I had an appointment with my endocrinologist today, and afterwards, I had to have a blood test. I am an insulin-dependent diabetic, so I have to have my blood taken often, and I must be fasting before the blood test. I started fasting yesterday after 9 pm. I had no food from then on and had nothing to drink from 11 pm on.
It used to be that you could go to the doctor and have the nursing staff in the doctor’s office take your blood. It was pure and simple. You saw the doctor, and in five minutes, your blood was taken, and you could go and eat.
Today, because of the provisions that health insurances put on my life, I have to go to a lab. I used to have a choice of two labs to go to. One was extremely disorganized and took forever to get to you; the other was better organized and took less time to get to you. My insurance company took away my choices. Now I have to go to the disorganized one. It took them 1.5 hours to get to me. I was dying.
It was not as if the waiting room was full. There were only six patients waiting when I got to the lab. I thought that I was going to be taken right away. WRONG!!!!!!!!!!!!

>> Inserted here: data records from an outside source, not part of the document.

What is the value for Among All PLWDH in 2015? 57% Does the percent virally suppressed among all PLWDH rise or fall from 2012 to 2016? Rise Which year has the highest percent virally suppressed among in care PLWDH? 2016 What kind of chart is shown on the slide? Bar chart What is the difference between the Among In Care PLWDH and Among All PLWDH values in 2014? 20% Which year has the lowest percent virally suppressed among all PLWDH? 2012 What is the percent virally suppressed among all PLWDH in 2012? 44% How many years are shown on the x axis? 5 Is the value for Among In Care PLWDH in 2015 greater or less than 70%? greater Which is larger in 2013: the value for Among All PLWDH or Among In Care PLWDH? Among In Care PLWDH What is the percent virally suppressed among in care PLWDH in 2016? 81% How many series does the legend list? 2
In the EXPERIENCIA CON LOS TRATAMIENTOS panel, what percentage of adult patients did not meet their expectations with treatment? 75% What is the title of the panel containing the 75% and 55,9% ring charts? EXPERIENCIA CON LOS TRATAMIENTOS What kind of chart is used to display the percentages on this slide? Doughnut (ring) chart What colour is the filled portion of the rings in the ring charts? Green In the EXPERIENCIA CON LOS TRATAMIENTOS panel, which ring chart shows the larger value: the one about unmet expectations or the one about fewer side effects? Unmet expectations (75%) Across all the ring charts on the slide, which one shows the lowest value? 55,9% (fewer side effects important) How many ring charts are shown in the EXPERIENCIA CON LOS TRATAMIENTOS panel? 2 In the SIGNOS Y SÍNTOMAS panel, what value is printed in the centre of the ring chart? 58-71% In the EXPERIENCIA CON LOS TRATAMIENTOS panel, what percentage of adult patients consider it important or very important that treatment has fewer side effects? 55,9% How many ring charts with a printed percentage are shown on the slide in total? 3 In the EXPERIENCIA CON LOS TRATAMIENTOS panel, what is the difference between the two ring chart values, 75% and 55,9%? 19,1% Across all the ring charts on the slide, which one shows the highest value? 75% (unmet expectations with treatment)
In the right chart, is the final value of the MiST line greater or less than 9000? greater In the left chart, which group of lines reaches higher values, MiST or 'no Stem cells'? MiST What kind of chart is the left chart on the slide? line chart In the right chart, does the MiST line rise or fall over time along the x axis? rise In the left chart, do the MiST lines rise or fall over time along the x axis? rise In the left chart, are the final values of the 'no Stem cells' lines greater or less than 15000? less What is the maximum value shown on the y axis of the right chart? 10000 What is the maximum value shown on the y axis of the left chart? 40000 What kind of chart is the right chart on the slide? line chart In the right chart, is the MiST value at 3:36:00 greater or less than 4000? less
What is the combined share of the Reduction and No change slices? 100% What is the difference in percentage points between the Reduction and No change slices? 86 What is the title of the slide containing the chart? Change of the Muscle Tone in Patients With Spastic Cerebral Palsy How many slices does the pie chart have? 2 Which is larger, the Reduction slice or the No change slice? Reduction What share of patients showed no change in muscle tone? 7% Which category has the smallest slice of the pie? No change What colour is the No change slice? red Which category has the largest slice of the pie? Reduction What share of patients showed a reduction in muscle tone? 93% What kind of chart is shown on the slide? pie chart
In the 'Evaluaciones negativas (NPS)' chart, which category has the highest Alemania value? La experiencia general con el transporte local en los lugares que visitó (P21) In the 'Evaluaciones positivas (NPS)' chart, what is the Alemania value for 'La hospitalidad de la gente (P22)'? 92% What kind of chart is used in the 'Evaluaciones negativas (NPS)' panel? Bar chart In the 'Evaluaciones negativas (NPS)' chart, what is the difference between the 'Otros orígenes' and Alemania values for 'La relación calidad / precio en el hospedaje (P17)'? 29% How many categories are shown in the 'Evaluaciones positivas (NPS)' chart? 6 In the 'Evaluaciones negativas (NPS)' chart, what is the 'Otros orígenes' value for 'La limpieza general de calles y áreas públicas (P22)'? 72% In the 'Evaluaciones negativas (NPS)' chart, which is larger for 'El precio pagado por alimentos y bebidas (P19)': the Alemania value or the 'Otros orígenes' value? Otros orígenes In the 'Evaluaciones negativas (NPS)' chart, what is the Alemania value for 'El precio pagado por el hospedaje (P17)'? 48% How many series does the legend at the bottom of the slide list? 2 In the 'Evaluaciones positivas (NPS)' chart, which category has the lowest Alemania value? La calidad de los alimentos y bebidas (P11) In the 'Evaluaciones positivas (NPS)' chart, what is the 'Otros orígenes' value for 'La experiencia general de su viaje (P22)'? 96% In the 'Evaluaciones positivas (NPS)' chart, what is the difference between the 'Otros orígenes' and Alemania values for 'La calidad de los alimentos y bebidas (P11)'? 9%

If you know any diabetic, then you know that when the sugar is not stable, the diabetic is irritable. I try not to let my sugar level rule my personality, but after waiting, while starving, for over 1.5 hours, I couldn’t help it. I asked them why it took so long to get to me. In fact, all the other patients who were sitting there before I came in the office were still sitting there. The line was not moving. I asked them how long it would take them to get to us. You know what the receptionist replied? He asked me why I couldn’t be as patient as the other people in the waiting room. I told him that maybe if more people would make a rumpus, the phlebotomists would get their act together and not have people wait for so long.
I can understand if the waiting room was loaded with people. Then, there would be a reason for the turnover to take so long. But there were only six of us waiting for the phlebotomist. Needless to say, as I made a rumpus, I was taken right away. The phlebotomist took 5 huge vials from me. By the time, I got back to the waiting room, there were only two people waiting. One of them was a new patient. I made a rumpus and I accomplished something.
I could hardly wait to eat. My sugar level was down to 50 (70 to 90 readings are normal). At 50, some people start being incoherent. Luckily, I was OK. I drank the juice I brought with me, and drove home to eat.
As I write this entry, I am well fed and happy. But I still hate health insurance companies.